Many people in Connecticut think that they have plenty of time to write their last will and testament and put it off until they pass away. When people die without wills, several unintended consequences can occur. The estates of people who pass away without writing wills must be probated under the state’s intestate succession laws instead of being handled in the way that the deceased person might have wanted.
Intestate succession laws
People who write wills are called testators. When a testator dies, his or her will can be filed with the court to be validated. Once that occurs, the executor will be tasked with paying the creditors of the estate, notifying beneficiaries, paying taxes and court fees, and distributing the remaining assets to the beneficiaries of the will. When someone dies without a will, the estate will likely still need to be probated if the decedent owned any probate property. Instead of the assets being distributed in the way that the deceased person would have wanted, the state’s intestate succession laws will control. These laws cover who will receive the assets and in what proportion.

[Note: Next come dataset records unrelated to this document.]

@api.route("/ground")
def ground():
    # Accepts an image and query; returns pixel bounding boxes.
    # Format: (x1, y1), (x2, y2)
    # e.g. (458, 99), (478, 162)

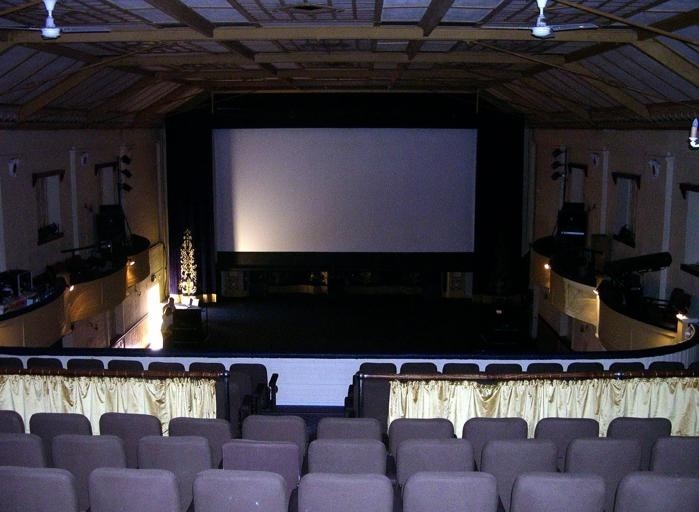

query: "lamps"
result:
(550, 144), (588, 183)
(688, 118), (699, 148)
(94, 156), (136, 194)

How assets pass under the intestate succession laws
If there is a surviving spouse, and all children are shared by both spouses, the surviving spouse will receive the first $100,000 and one-half of the remaining estate. The children will receive the other one-half divided equally between them. If there is a surviving spouse and children of the deceased spouse who are not shared with the surviving spouse, the living spouse will receive one-half of the estate. The children will divide the remaining one-half between them. If there is no surviving spouse, the children will receive the entire estate. If there is no spouse or children, the estate will go to any living parent of the deceased person. If no parent survives, the estate will go to siblings or descendants of deceased siblings. Finally, if there are no surviving relatives, the estate will go to the state of Connecticut.
Estate planning can help to prevent assets from being distributed in a manner that does not follow your wishes. If you want to leave money to charity or a friend, writing a will might help you to do that. A will can also help you to avoid other unintended consequences such as accidental disinheritances.